What were the first steps you took to kick off the project?

We first observed if the mothers who were in the hospitals were as good at using the bracelet as the nurses. However, that was not a real-life situation, so we took the project out into the villages where we carried out our observations on a small scale with a hundred moms. Based on the results we collected, we published a paper in May 2015.

A child in Mali is being measured with a 'MUAC' tape. © European Union/ECHO/Isabel Coello

What were the research conclusions?

The results showed that mothers and community health workers had a similar understanding of how to classify malnutrition levels according to the 'mid-upper arm circumference' tape. When there was discordance, it was usually in small figures and on the threshold of the three categories. The differences were minimal and they showed the same type of discordance that a doctor and a nurse might have in their diagnoses.

Backed by these important results proving that mothers could indeed detect malnutrition in their children, we felt like we had to test this on a larger scale. So we trained 13 000 mothers in Niger to screen their children at least every month. Since then, we have trained another 30 000 mothers in the same area, and we have also started the same training in our projects in Mali.

What are the benefits of your approach?

There are numerous benefits. First of all, we catch malnutrition early. Currently, most community health workers conduct their screenings in each village once a month. Screening a healthy child once a month is probably enough. But a monthly screening of a sick child, or of a child who is in the risk zone, is not enough. If we can get mothers to screen their babies weekly and bring them to the health centres, this will help speed up diagnoses, and it will significantly lessen the number of children who are hospitalised.

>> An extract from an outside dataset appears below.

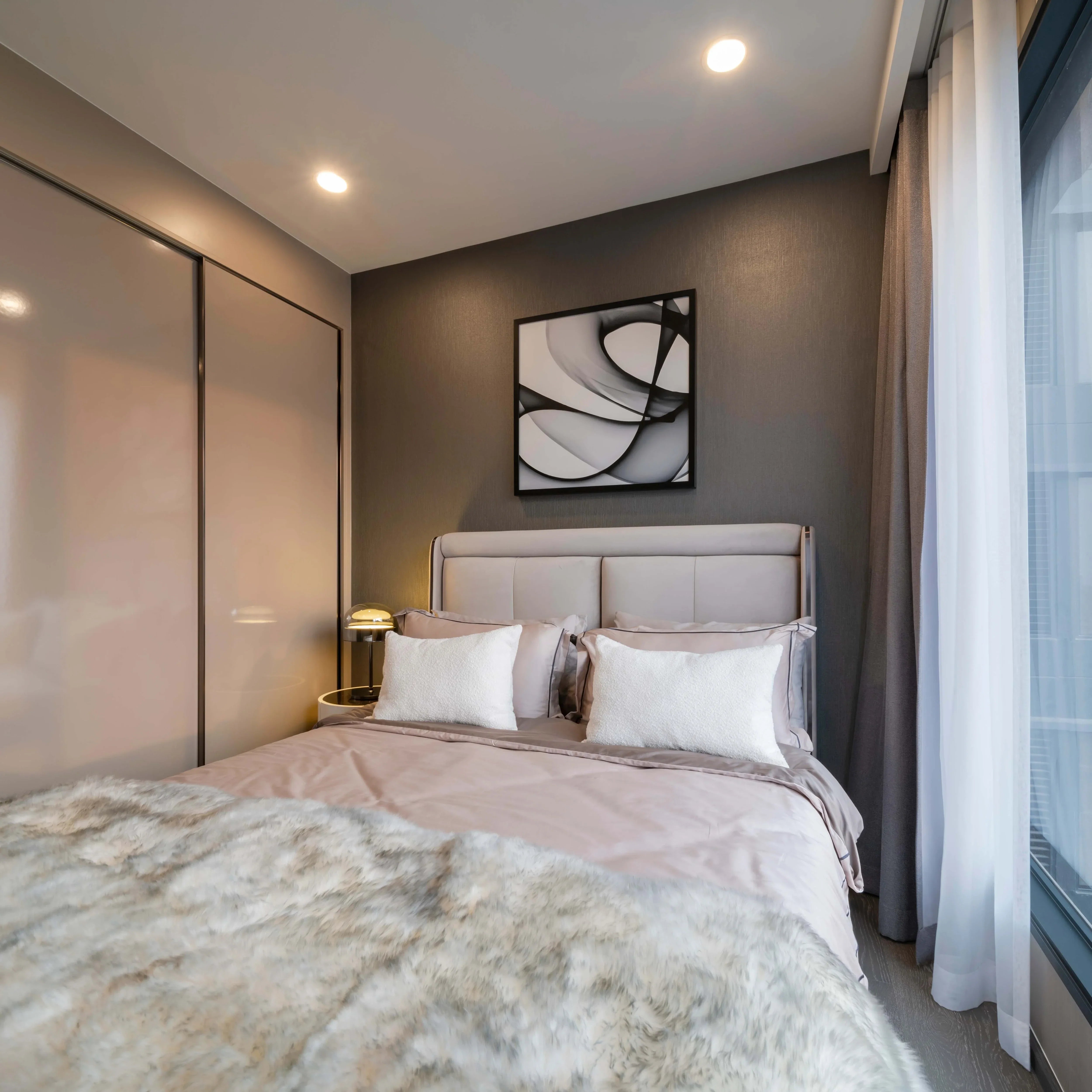 Bedroom with recessed ceiling lights illuminating the scene, complemented by a bedside table lamp for a warm, inviting ambience.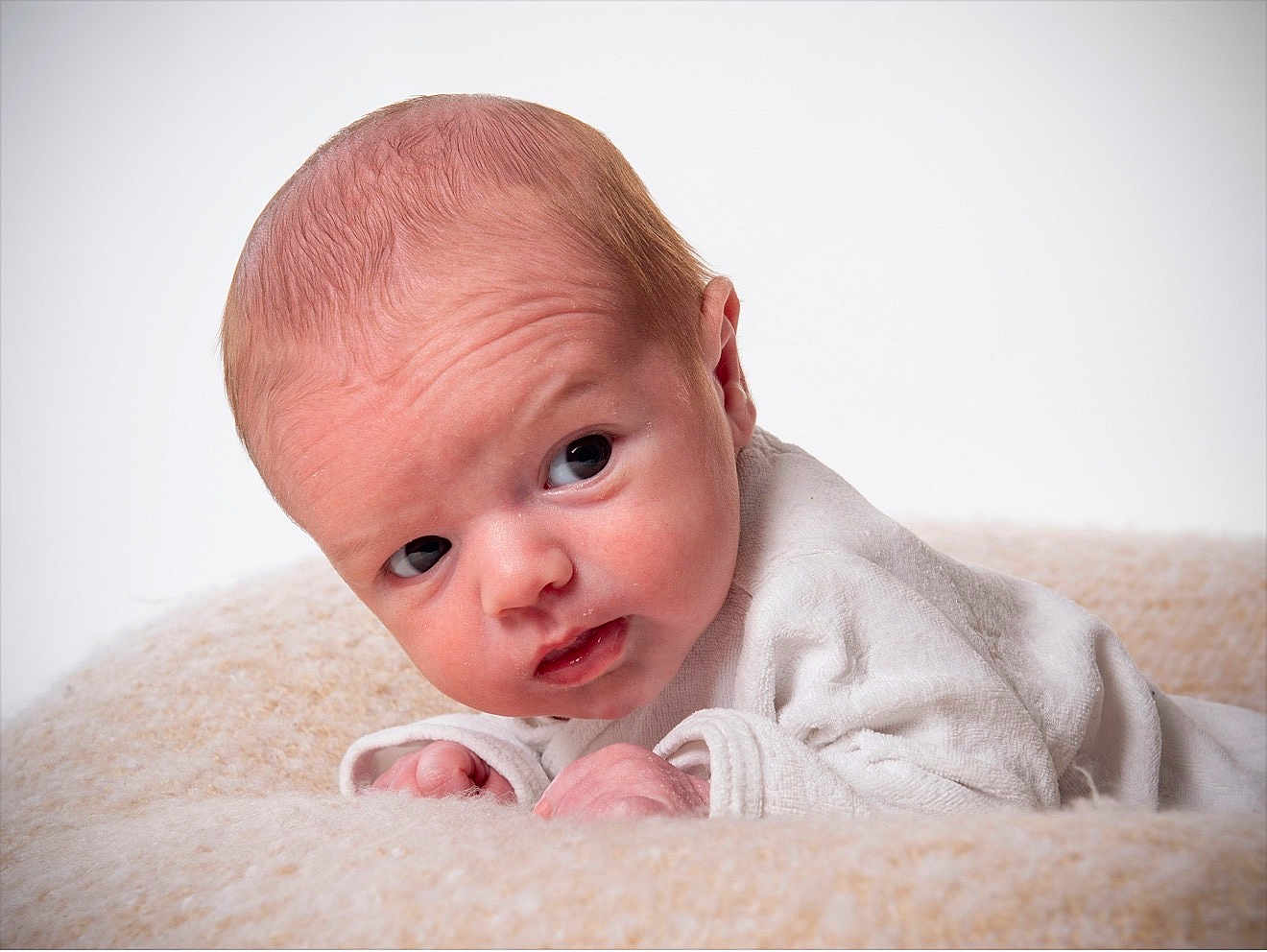 Eden a rejoint le concours — aidez-le/la à gagner de superbes lots ! baby, newborn, infant, portrait, face, blanket, studio_photography, closeup, lying_down, white_background, curious, eyes, skin, head, small_hands, cozy, expression, soft_texture, looking_sideways, clothing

Also, training mothers (paying for the initial trainers’ salaries and the 'MUAC' tapes) is cheaper than providing salaries to community health workers who tour the villages to carry out regular malnutrition screenings.

How have mothers reacted to this new initiative?

Mothers felt empowered. They felt they can better take care of their children by themselves. One major difference we observed between the areas where mothers were themselves carrying out the detections and those where the health workers were in charge of these was that empowered mothers would come spontaneously to the health centre to look out for help for their children. The new approach has encouraged mothers to be more proactive. The message we send to them is: "You know your child at best, so if you are concerned, come to the health centre."

What was the role of European Commission in the project?

The Commission's support has been absolutely essential; without the financial support we could have never accomplished this. We could have never experimented new ways of screening for malnutrition without a well-functioning treatment programme, which we do have thanks to the EU funding and the Commission's openness to innovative approaches.

Mortality has declined dramatically in Niger, which is terrific progress. The number of acutely malnourished children yet remains very high, so we need to gain efficiency, simplify procedures as much as possible, and keep looking for new innovative ways. Having mothers screen and detect malnutrition is only one part of the solution but it helps us find new methods to make the management of malnutrition simpler.

A few years down the road, do you think the 'MUAC' measuring tape will be as commonly used as thermometers?

Yes, I believe it will become a useful and widely used tool to identify malnutrition and seek the right help. Mothers in the villages can certainly have 'MUAC' tapes at home just like thermometers: both tools are very easy to use but essential to help figure out if something is wrong.